The genesis of this tale is that to check-out in the beloved old Gooney Bird, aka C-47, DC-3, that I was to fly for a year I was sent to Hurlburt Field, Florida. Turned out I became a proud member of the last Air Force class to fly the C-47 when probably the first class of pilots to train in it started sometime in 1942.
My tablemate, two students one flight instructor, for the C-47 course was a 2nd Lieutenant pilot from the Dominican Republic Air Force. Miguel, just call me "Mike," who had been flying the T-28 in his island country. He hailed from the capitol city of Santa Domingo and the C-47 and P-51 were the frontline aircraft of his country in that era.

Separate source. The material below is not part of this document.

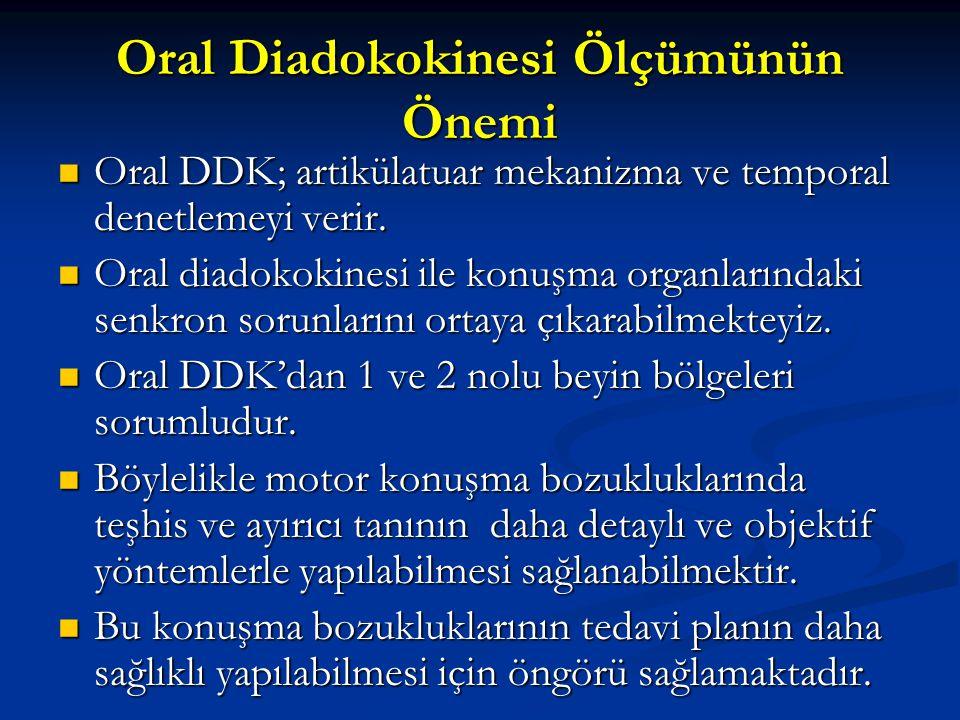 Neden DDK ölçümleri Yapılır? Diziatri ve alt birimlerinin, Diziatri ve alt birimlerinin, Apraksi'nin tanılarının daha detaylı yapılması Apraksi'nin ta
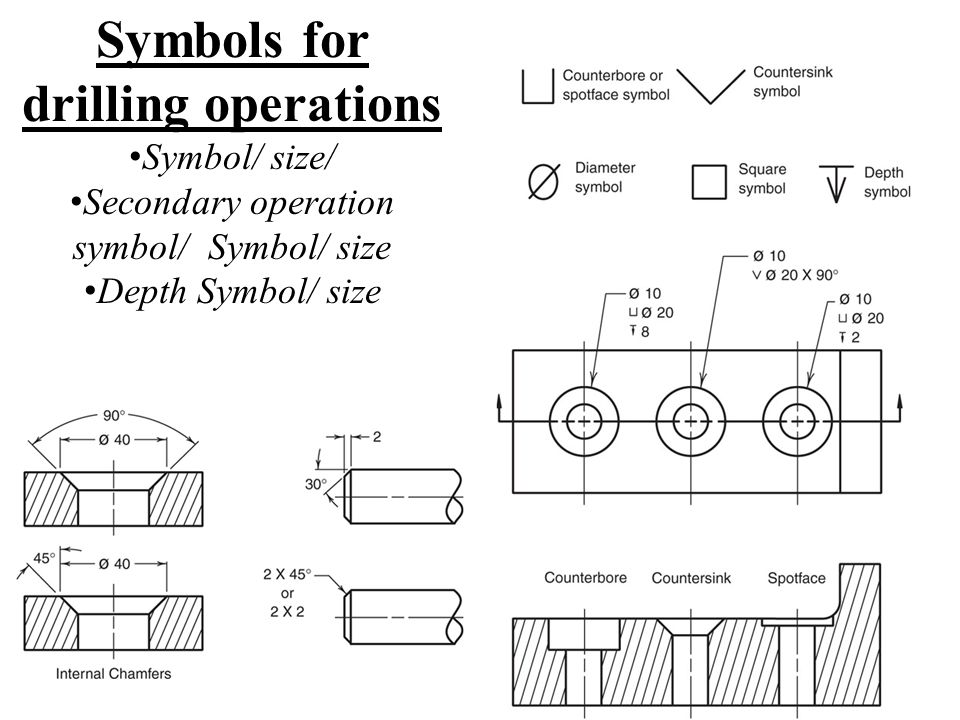 Asme Drawing Symbols Image Collections Meaning Of Text Symbols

It didn't take much time before Mike proudly pointed out that his country is where Christopher Columbus first landed when he discovered the New World. Mike was proud of that milestone in history although he neglected to mention that Christopher Columbus actually first set foot on New World soil on what is now Haiti. Actually, the first permanent European settlement in the Americas was made in Mike's home country and it is the oldest continuously inhabited city in the New World. The Dominican Republic now occupies five-eighths of the island of Hispaniola while the other three-eighths fenced off, is the terribly poor nation of Haiti. Mike looked on Haiti as a blight in this world compared to his pretty and perfect homeland.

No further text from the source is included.